* **STATED TASK 1**: From the shale pore analysis text, extract the passage from "We selected 6" to "for surface observation." word for word.
* **STATED TASK 2**: In the shale pore analysis text, which model was used to process the carbon dioxide adsorption data?
* **STATED TASK 3**: Carry on the shale pore analysis text from its last sentence.
— begin GIVEN TEXT —
We selected 6 samples to observe and analyze shale pore type and morphology by the EVO LS 15 scanning electron microscope system. Before conducting the experiment, the shale samples were prepared by undergoing mechanical grinding to achieve a polished and flat surface. Subsequently, ion milling was performed on the polished surface, and a carbon coating was applied to ensure conductivity. The prepared samples were then subjected to secondary electron imaging for surface observation.

3.4. Total Porosity and CO2 and N2 Adsorption Experiments

For the analysis of the total porosity, 18 shale samples were selected and tested by the KXD-II porosity and permeability joint tester. We selected 7 samples for the carbon dioxide and nitrogen adsorption tests to quantitatively analyze the shale pore structure characteristics. The specific surface adsorption instrument Autosorb IQ3 from Quantachrome Instruments was utilized to conduct adsorption tests on carbon dioxide (CO2) and nitrogen (N2) at low temperature and low pressure. For the carbon dioxide adsorption test, different relative pressure conditions ranging from 0 to 0.03 were examined to determine the corresponding gas adsorption quantity using CO2 as the adsorbate. The obtained data were processed using the density functional theory (DFT) model, with a focus on analyzing the pore volume and specific surface area of micropores. In the nitrogen adsorption test, measurements of the nitrogen’s adsorption and desorption capacity were performed at the temperature of liquid nitrogen (77.4 K) under various pressures. The acquired data were then used to calculate relevant parameters, such as pore volume and specific surface area, by employing the BJH model.
— end GIVEN TEXT —
— begin DATA EXTRACT —
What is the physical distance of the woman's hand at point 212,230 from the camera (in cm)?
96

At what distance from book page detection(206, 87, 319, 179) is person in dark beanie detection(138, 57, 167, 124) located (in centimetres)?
— end DATA EXTRACT —
* **RESULT 1**:
We selected 6 samples to observe and analyze shale pore type and morphology by the EVO LS 15 scanning electron microscope system. Before conducting the experiment, the shale samples were prepared by undergoing mechanical grinding to achieve a polished and flat surface. Subsequently, ion milling was performed on the polished surface, and a carbon coating was applied to ensure conductivity. The prepared samples were then subjected to secondary electron imaging for surface observation.

* **RESULT 2**: The density functional theory (DFT) model.

* **RESULT 3**:
4. Results

4.1. Mineral Compositions and Lithofacies Classification

The X-ray diffraction (XRD) analysis of the Dalong Formation’s shale obtained from Well ED-2 revealed a significant abundance of brittle minerals, accounting for an average of 85.5% of the composition. The brittle minerals identified included quartz, feldspar, calcite, dolomite, and pyrite (Figure 3). Among these minerals, quartz exhibited the highest content, ranging from 36.4% to 87.2% and averaging at 62.2%. Carbonate minerals, such as calcite and dolomite, comprised a moderate portion, ranging from 2.4% to 37.6% and averaging at 13.8%. Clay minerals and feldspar also contributed to the composition, with averages of 13.7% and 6.5%, respectively. Additionally, the shale samples contained minor amounts of pyrite and hematite (Figure 3).
The shale lithofacies of the Dalong Formation in Well ED-2 was classified based on the “three end-elements” lithofacies classification method. This method categorizes the shale lithofacies based on the mineral compositions of three primary components: clay minerals, calcite + dolomite, and quartz + feldspar [31,32]. The Dalong Formation’s shale in western Hubei included siliceous rock (S), carbonate-rich siliceous shale (S-1), siliceous shale (S-2), and clay-rich siliceous shale (S-3) (Figure 4). Compared with other sets of Paleozoic marine shale from the Niutitang Formation from the Lower Cambrian in western Hubei, the Longmaxi Formation from the Lower Silurian in eastern Sichuan and the Luzhai Formation/Dawuba Formation from the Lower Carboniferous in central Guangxi [33,34,35], the marine shale found in the Dalong Formation in western Hubei exhibited a significant abundance of siliceous minerals, particularly quartz and feldspar (Table 1).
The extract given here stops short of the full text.